One of the strengths of this study was the very high prevalence of caries experience in our sample (80.4 %). The overall prevalence in 5-year-olds in the Netherlands is 41 % [15]. In theory, the high prevalence in our practice should have facilitated the confirmation of the hypothesis. However, a limitation was that all parents are referred to our practice by a GDP. Some more concerned parents asked for a referral letter themselves and, since these were probably mostly parents of caries-free children, this may have affected the profile of the caries-free group, making the comparison of the caries-free and caries-active groups less reliable. The prevalence of overweight children in our practice was also higher: 18.3 % as opposed to 13–15 % in the Dutch population [4]. This fact could be seen as support for the hypothesis that BMI will be higher in children with caries. The present study used a more refined method than the pilot study that was also conducted by the authors. Anthropometric measurements were taken professionally and the effect of potential confounders was taken into account. There was almost no selection bias since all the children attending the practice were asked to enter the study and only 2 % declined. Furthermore, highly reliable dental health records with caries diagnosis based on X-rays made the design very strong. Far more lesions are detected with X-rays [44]. In 87 % of our children, bitewings were used and they were not used only when restraint of the child would have been required otherwise. In this minority, overview radiographs were taken if possible. In a small number of cases, no radiographs were made because there was no indication.

As mentioned earlier, the findings of this study must be seen in the context of its limitations. The sample is not representative of the general population, as can be seen in the high caries rate. Another potential limitation is that overweight and obesity may become apparent at an older age. Furthermore, bitewings were not used for all children to determine caries experience and, in some cases, treatment of caries at the GDP (before referral) may have been missed. The latter two factors may have resulted in a lower mean dmft.

Studies by Gerdin et al. and Willershausen et al. did provide support for the positive association hypothesised here. However, both studies looked only at children aged 10 years old and measurements were taken at multiple moments in time [19, 20]. As mentioned above, it is therefore reasonable to speculate that overweight is usually revealed at a higher age. Powell et al. also found a positive association when looking at younger children but his sample consisted only of children treated under general anaesthesia [21]. By contrast, a number of studies have shown that more caries experience was associated with being underweight. These studies found a very high caries rate: the authors saw this high caries prevalence and the low restoration rate as an indicator of pulp involvement and therefore a failure to thrive in general [24, 25].

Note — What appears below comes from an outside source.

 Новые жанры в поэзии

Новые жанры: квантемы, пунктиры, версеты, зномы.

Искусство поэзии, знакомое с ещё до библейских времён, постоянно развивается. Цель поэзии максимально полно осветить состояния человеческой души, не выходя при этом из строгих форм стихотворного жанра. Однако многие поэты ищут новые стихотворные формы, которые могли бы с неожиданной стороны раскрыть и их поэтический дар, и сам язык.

The main reason for conducting this study, backed up by the observation that parents play an essential role in maintaining healthy behaviours in children, was the hypothesis that both obesity and dental caries can be targeted by a common risk factor approach. In our practice, parents encountered obstacles to the implementation of these behaviours, confirming suggestions found elsewhere in the literature relating to both obesity and caries [45, 46]. Improvements in dental health and behaviours must begin, however, with dental professionals wanting parents and children to succeed in prevention and recognition of the need to work together with all health professionals. Moreover, dental professionals will have to acknowledge the need to go beyond health education based on knowledge only (one-way traffic) and to start exploring what happens in the home in order to enhance the probability of active behaviour change.

Conclusions

Although it was hypothesised to find a positive association between BMI and dental caries experience in children aged 5–8 years attending our practice, our study did not find evidence of that relationship. A common risk factor approach to the prevention of caries and overweight was not therefore supported by our study.